El Señor, hablando de su segunda venida, nos exhorta a la vigilancia, a
estar en vela
, a estar preparados (cf Mt 24,37-44).

Comentando este pasaje evangélico, San Gregorio Magno escribe: “Vela el que tiene los ojos abiertos en presencia de la verdadera luz; vela el que observa en sus obras lo que cree; vela el que ahuyenta de sí las tinieblas de la indolencia y de la ignorancia”.

1º) Velar es, en primer lugar, abrir los ojos y mantenerlos abiertos para reconocer la presencia de la verdadera luz, que es Cristo, nuestro Señor. San Pablo dice a los romanos: “Daos cuenta del momento en que vivís; ya es hora de espabilarse, porque ahora nuestra salvación está más cerca que cuando empezamos a creer” (Rm 13,11).

El Adviento nos invita y nos estimula a captar la presencia del Señor en medio de nosotros: “La certeza de su presencia, ¿no debería ayudarnos a ver el mundo de otra manera? ¿No debería ayudarnos a considerar toda nuestra existencia como una “visita‟, como un modo en el que Él puede venir a nosotros y estar cerca de nosotros, en cualquier situación?”, se preguntaba el Papa Benedicto XVI en una homilía de Adviento.

Si nos dejamos cegar por las prisas, por la rutina, por la mediocridad, seremos incapaces de advertir la presencia del Señor en nuestras vidas. Sin la conciencia de su cercanía nos dejaríamos vencer por el hastío y el cansancio. Debemos hacer nuestra la oración del Salmo 24: “A ti, Señor, levanto mi alma: Dios mío, en ti confío; no quede yo defraudado; que no triunfen de mí mis enemigos, pues los que esperan en ti no quedan defraudados”.

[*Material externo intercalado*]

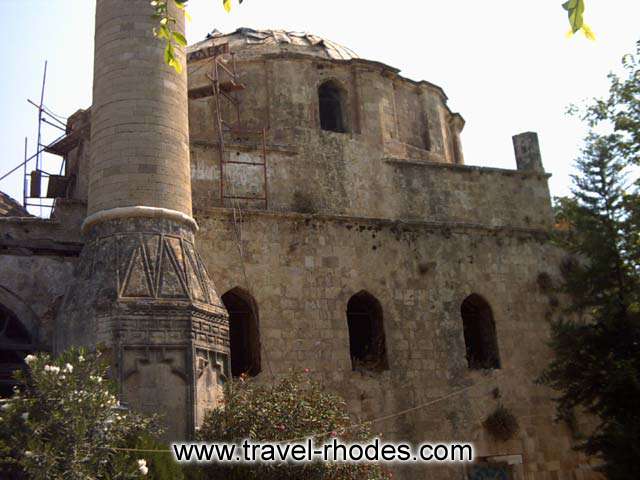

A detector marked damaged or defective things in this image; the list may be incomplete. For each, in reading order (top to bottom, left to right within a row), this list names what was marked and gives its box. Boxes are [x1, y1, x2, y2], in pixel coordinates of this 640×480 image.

damaged dome roof [190, 26, 360, 61]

2º) “Vela el que observa en sus obras lo que cree”. En cierto sentido, somos lo que hacemos. En nuestras acciones se plasma de forma concreta nuestro querer, nuestro hacer y nuestro ser. No podemos ser generosos si no hacemos real en nuestras actuaciones la generosidad. No podemos, coherentemente, salir al encuentro de Cristo si en nuestras obras rechazamos a Cristo olvidándonos de los hermanos (cf Mt 25,45). La vigilancia nos exige, pues, coherencia, armonía entre la fe y la vida: “Conduzcámonos como en pleno día, con dignidad” (Rm 13,13).

3º) “Vela el que ahuyenta de sí las tinieblas de la indolencia y de la ignorancia”. La indolencia es la pereza, la insensibilidad, la indiferencia. Es todo lo contrario del dinamismo que pide el caminar al encuentro del Señor: “Venid, subamos al monte del Señor, a la casa del Dios de Jacob”, exhorta Isaías (Is 2,1-5). Sin dar un paso, inmovilizados por nuestra desgana, no podemos marchar por las sendas de la salvación.